Store House Tithing: A Lost Art In Christendom Today


Preparing A Church For Rough Times

In the first book of the Old Testament, Genesis, Chapter 41 portrays the powerful narrative of how Joseph goes from imprisonment to be second only to Pharaoh in power. He interprets Pharaoh’s dream of 7 years of abundance and 7 years of famine. Pharaoh places him in charge of “store housing” 1/5 of Egypt’s grain during the years of plenty to be distributed during the years of famine. By the time the famine subsides, the Egyptians have sold their souls for grain, and Pharaoh owns all of Egypt and begins building a great empire built on tyrannical control.

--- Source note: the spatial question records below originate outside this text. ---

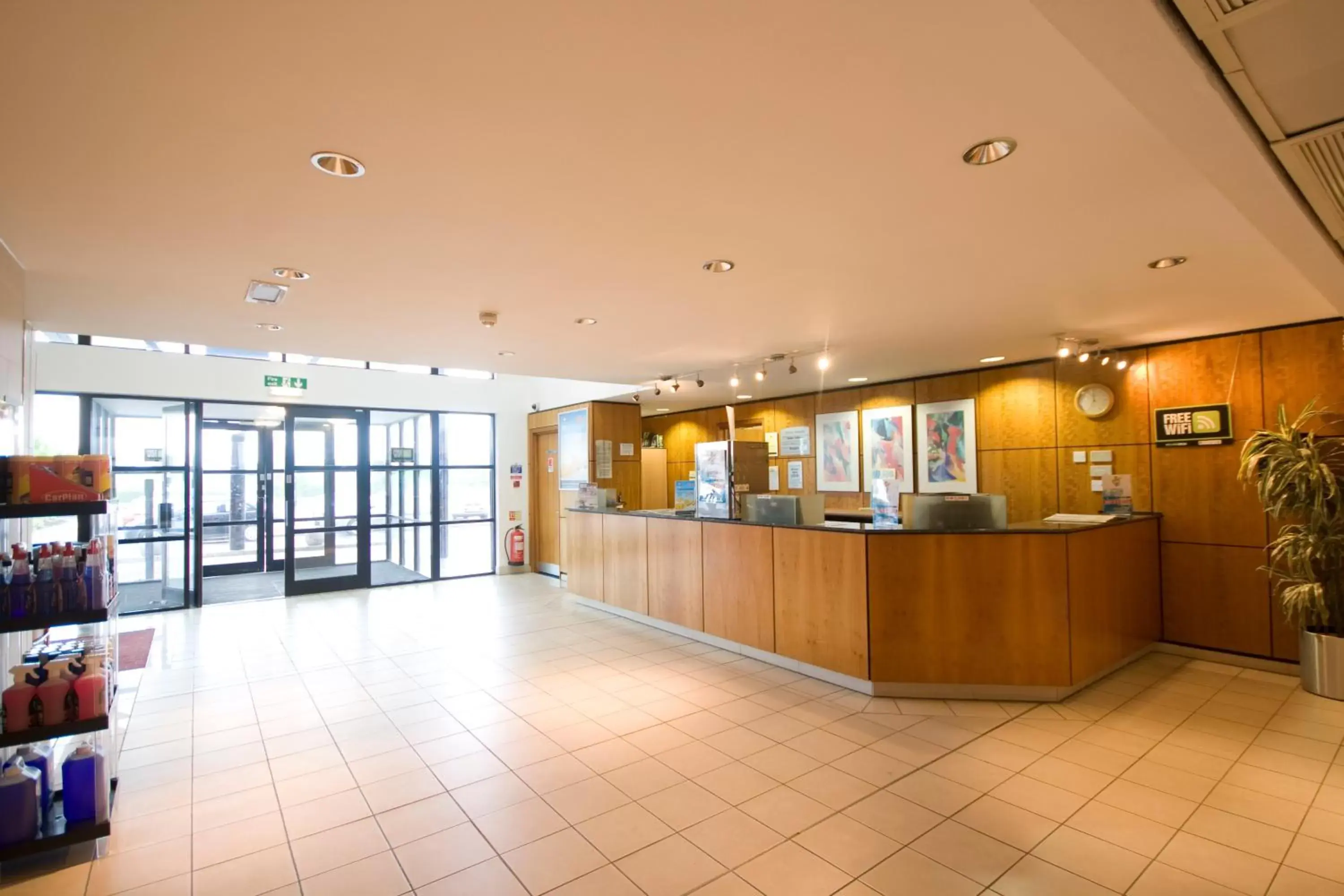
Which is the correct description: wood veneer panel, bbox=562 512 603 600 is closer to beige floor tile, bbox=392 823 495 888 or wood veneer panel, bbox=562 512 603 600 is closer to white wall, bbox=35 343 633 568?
white wall, bbox=35 343 633 568

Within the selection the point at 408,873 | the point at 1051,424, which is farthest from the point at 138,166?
the point at 1051,424

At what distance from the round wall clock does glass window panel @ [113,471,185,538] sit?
401 inches

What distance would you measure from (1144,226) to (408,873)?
14.2 feet

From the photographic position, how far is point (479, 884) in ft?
7.95

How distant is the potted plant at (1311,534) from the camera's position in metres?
4.33

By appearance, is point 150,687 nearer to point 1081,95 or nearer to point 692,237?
point 692,237

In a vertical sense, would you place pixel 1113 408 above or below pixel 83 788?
above

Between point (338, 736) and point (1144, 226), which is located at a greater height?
point (1144, 226)

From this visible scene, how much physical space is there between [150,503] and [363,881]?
7.22 metres

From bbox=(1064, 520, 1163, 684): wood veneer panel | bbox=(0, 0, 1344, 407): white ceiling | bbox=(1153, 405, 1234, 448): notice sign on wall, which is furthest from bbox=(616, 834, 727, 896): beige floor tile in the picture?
bbox=(1153, 405, 1234, 448): notice sign on wall

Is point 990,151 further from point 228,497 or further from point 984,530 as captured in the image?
point 228,497

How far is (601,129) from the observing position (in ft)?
6.69

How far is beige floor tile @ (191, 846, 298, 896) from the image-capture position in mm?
2424

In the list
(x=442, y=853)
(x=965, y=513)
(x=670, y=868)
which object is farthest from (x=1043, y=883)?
(x=965, y=513)
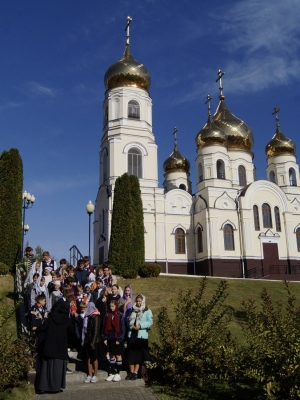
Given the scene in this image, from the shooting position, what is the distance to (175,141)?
1743 inches

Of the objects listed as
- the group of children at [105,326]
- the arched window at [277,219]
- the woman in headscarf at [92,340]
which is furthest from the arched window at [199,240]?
the woman in headscarf at [92,340]

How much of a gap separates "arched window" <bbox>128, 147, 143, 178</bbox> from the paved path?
24.6m

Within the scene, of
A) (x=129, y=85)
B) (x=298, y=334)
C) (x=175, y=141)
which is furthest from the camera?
(x=175, y=141)

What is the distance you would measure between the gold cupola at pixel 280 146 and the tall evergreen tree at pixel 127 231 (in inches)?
740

By the time we get to the last book of the Old Testament, Malachi, Chapter 3 God asks, “Will a man rob God? Yet you rob me. But you ask me ‘How do we rob you?’ In tithes and offerings. Bring the whole tithe into the storehouse, that there may be food in my house.”  Israel is being challenged to use the very principle that God had Joseph use in Egypt. I call it store house economics: creating a store house in times of wealth to be drained during times of need.

Watchman Nee was a Bible teacher and leader of the church in China before the Communist take over. I enjoy his teachings in the context that he is preparing a Church for persecution.  What Nee teaches would be monumental in the Church’s survival under extremely harsh persecution.

Many Christian church leaders want you to read his “Normal Christian Life” book because it is about submission to authority which they want their people to dutifully do, but very few recommend his book “The Normal Christian Church Life” which is about apostles, elders, the basis of union and division, and store house tithing, topics that are not propagated by most American churches, particularly financially. 

I do not personally know of a Christian church that practices store house economics here in America. During times of plenty we have built monumental cathedrals called mega-churches, increase professional staffing, invested in theatrical lighting, sound, and technological advances to create a highly professional worship service.  During times of plenty we have created marvelous monuments of awe, but when the size of the congregation dwindles, the economic hard times arrive, budget cuts are the buzz word, and our edifices are mere replicas of former years, the cry of need arises, but there is no funding for the now drastic programs needed for survival. We failed to heed the call of store house economics. During the time of prosperity we have heard the mantra over and over again of “give, give, give” financially from your blessings, and as downward economic times hit that of “give sacrificially”, yet there is no store house from which to draw in time of need. The fat of America’s churches has been squandered, and during the recent economic downturn their colors have shown. Churches have faced budget cuts, downsizing of staff and personnel, aging buildings, yet try to maintain pre-lean year budgets.

We have invested in our buildings and properties, in taking care of our professional leaders financially, and in developing our staffs, but have we invested in our people, those who attend our churches?  Have we effectively taught them discipleship to stand on their own faith, read the Word on their own, listen to the still voice of the Holy Spirit on their own and corporately, then act obediently to what they have seen and heard? Have we equipped the “saints” for the work of service (Eph. 4) or have we financed a professional staff to do that work for us?  If the professional staff is eliminated due to economic strains, can the common committed brethren stand on their own?  If the church doors would be closed, where would they go to congregate, to pray, to get teaching, to corporately hear from God and worship?

A church that invests in its people will survive any economic downturn, persecution, famine, or time of difficulty. God says, “test me” in Malachi to see if store house economics works! He promises only blessings if the Church practices it!  If economic recovery returns to America, will the church's wasteful spending and grandiose projects come back, or will it have learned to make “store houses” for the next economic down turn, the next time for need!

During down times, we naturally look to the Lord to provide our needs; we got to naturally look to the Lord in good times to provide from our excesses and store it for times of need. For America and most of the Westernized world, that is a totally radical mindset, but a mindset we MUST embrace if we are to be good stewards of God’s kingdom.